Manchester University researchers have developed a simple technique that allows people to monitor their own electrocardiogram (ECG) for drug induced long QT syndrome, a potentially life-threatening condition.
Previously people needed to have an ECG in hospital that was interpreted by a highly trained clinician. In new research published in PLoS One, scientists show that if colour is applied the right way then people can easily monitor hospital-level health data themselves.
An ECG shows complex signal data representing the heart’s electrical activity and is vital for detecting cardiac pathologies.
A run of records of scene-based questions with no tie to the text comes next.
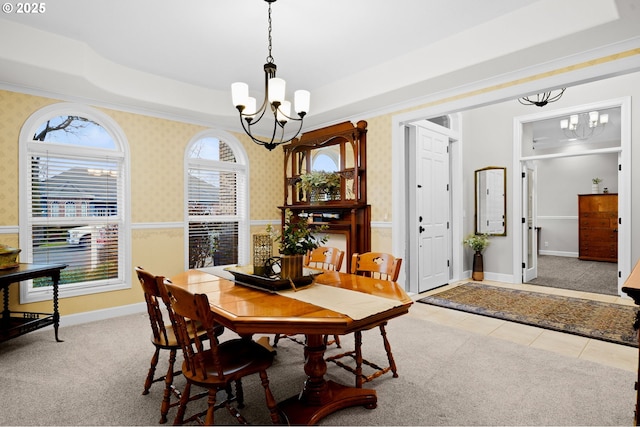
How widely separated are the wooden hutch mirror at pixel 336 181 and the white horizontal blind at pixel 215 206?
829mm

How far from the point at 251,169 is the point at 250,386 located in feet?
12.2

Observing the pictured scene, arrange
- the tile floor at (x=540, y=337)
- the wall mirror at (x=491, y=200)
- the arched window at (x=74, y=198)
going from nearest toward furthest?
the tile floor at (x=540, y=337), the arched window at (x=74, y=198), the wall mirror at (x=491, y=200)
In a statement, Manchester University’s Dr Caroline Jay said: “For decades we’ve assumed that only medical experts can interpret ECGs. We now have evidence that if you display an ECG in the right way, it can easily be interpreted by a patient.”
The breakthrough could be valuable in evaluating the risk of long QT syndrome, a heart rhythm problem that occurs when the heart muscle takes longer than normal to recharge between beats. Many common medications can cause this, potentially leading to sudden death due to arrhythmia.
“Here, we’ve shown that it is simple for lay people to understand when they might be at risk of long QT syndrome,” said Dr Jay. “Empowering people to understand and monitor their own ECG is a huge leap forward for public health, as it will reduce the number of times people have to go into hospital for routine check-ups, and ensure they get emergency medical attention as soon as they need it.”
The newly developed technique works on a ‘single lead’ ECG, which is the heart reading available on a smart watch. A spectrum of colour is applied to the area under the ECG signal from blue to red. According to Manchester University, more warm colours indicate the greater the risk of long QT syndrome.
Long QT syndrome often does not cause symptoms, so an ECG is the only way to pick it up. Self-monitoring is particularly useful when someone starts taking a new form of medication, as they will be able to contact their doctor as soon as they notice an issue.
The technique is currently being used as the basis for a new Artificial Intelligence approach that can detect QT-interval lengthening automatically.